Problem to solve: Repeat every line below exactly, word for word.
* * * * *
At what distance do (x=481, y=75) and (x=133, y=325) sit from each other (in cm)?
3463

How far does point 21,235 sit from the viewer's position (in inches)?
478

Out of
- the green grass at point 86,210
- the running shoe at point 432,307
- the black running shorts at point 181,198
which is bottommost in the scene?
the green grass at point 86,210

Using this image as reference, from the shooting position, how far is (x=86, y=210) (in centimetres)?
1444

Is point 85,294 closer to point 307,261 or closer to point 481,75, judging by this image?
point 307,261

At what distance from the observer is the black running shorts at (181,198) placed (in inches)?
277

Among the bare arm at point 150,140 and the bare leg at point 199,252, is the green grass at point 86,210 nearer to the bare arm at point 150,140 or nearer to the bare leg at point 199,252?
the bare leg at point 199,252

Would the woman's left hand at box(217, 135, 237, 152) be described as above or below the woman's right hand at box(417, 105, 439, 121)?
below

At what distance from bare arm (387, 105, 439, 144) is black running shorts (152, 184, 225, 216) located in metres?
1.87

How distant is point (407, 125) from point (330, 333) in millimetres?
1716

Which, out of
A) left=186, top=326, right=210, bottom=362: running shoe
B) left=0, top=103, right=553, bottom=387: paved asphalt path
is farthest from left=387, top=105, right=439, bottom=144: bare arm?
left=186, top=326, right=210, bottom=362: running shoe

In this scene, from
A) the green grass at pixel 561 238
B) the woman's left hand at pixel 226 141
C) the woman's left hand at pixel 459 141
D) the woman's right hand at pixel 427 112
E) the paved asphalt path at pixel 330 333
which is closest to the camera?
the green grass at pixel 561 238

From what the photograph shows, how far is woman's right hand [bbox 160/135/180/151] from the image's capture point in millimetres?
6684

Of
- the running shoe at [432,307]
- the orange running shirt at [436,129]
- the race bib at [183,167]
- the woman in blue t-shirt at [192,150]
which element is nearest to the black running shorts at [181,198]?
* * * * *
The solution:
At what distance do (x=481, y=75) and (x=133, y=325) sit from each other (in cm)?
3463

How far does point 21,235 sit from the viewer's position (in inches)?
478

Out of
- the green grass at point 86,210
- the running shoe at point 432,307
- the black running shorts at point 181,198
which is bottommost in the scene?
the green grass at point 86,210

Using this image as reference, from the shooting position, how far is (x=86, y=210) (in centimetres)?
1444

Is point 85,294 closer to point 307,261 or closer to point 481,75, judging by this image?
point 307,261

At what distance from the observer is the black running shorts at (181,198) placed (in inches)?
277

Among the bare arm at point 150,140 and the bare leg at point 199,252, is the green grass at point 86,210 nearer to the bare arm at point 150,140 or nearer to the bare leg at point 199,252?
the bare leg at point 199,252

Would the woman's left hand at box(217, 135, 237, 152) be described as above or below the woman's right hand at box(417, 105, 439, 121)?
below

At what distance from bare arm (387, 105, 439, 144) is black running shorts (152, 184, 225, 216) located in metres?
1.87

How distant is point (407, 125) from point (330, 333) in millimetres?
1716

Which, out of
A) left=186, top=326, right=210, bottom=362: running shoe
B) left=0, top=103, right=553, bottom=387: paved asphalt path
is farthest from left=387, top=105, right=439, bottom=144: bare arm?
left=186, top=326, right=210, bottom=362: running shoe

In this scene, from
A) the green grass at pixel 561 238
B) the woman's left hand at pixel 226 141
C) the woman's left hand at pixel 459 141
D) the woman's right hand at pixel 427 112
E) the paved asphalt path at pixel 330 333
which is closest to the camera?
the green grass at pixel 561 238

From what the photograph shows, how far is woman's right hand [bbox 160/135/180/151] from the image's capture point in millimetres?
6684

Of
- the running shoe at [432,307]
- the orange running shirt at [436,129]
- the race bib at [183,167]
- the woman in blue t-shirt at [192,150]
which element is nearest to the black running shorts at [181,198]?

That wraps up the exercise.